→ **Available records**:
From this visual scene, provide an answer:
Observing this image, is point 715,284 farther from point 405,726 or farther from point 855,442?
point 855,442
...
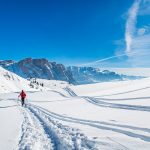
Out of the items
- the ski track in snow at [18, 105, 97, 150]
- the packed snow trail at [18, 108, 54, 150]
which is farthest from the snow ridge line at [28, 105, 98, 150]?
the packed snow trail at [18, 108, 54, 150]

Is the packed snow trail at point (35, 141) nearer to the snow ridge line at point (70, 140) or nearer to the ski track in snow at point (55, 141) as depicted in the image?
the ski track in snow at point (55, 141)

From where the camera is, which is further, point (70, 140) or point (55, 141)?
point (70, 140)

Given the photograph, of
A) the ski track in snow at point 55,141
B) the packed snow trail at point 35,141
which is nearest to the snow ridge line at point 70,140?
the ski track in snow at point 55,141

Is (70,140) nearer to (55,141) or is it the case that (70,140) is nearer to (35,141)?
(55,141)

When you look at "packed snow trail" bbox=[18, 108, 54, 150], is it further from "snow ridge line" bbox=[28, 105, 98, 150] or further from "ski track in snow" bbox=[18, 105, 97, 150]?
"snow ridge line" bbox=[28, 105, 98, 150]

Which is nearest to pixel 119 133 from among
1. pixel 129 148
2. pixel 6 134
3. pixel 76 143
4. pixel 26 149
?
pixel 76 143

→ **Problem to work on**:
Report every line of the entries above that contains the word "point", copying each line in full.

→ **Written solution**:
Observing this image, is point 715,284 farther from point 405,726 or farther from point 855,442?
point 855,442
Is the packed snow trail at point (35, 141) nearer to the snow ridge line at point (70, 140) or nearer to the ski track in snow at point (55, 141) as depicted in the image?
the ski track in snow at point (55, 141)
From where the camera is, which is further, point (70, 140) or point (55, 141)?
point (70, 140)
A) the ski track in snow at point 55,141
B) the packed snow trail at point 35,141
which is nearest to the snow ridge line at point 70,140?
the ski track in snow at point 55,141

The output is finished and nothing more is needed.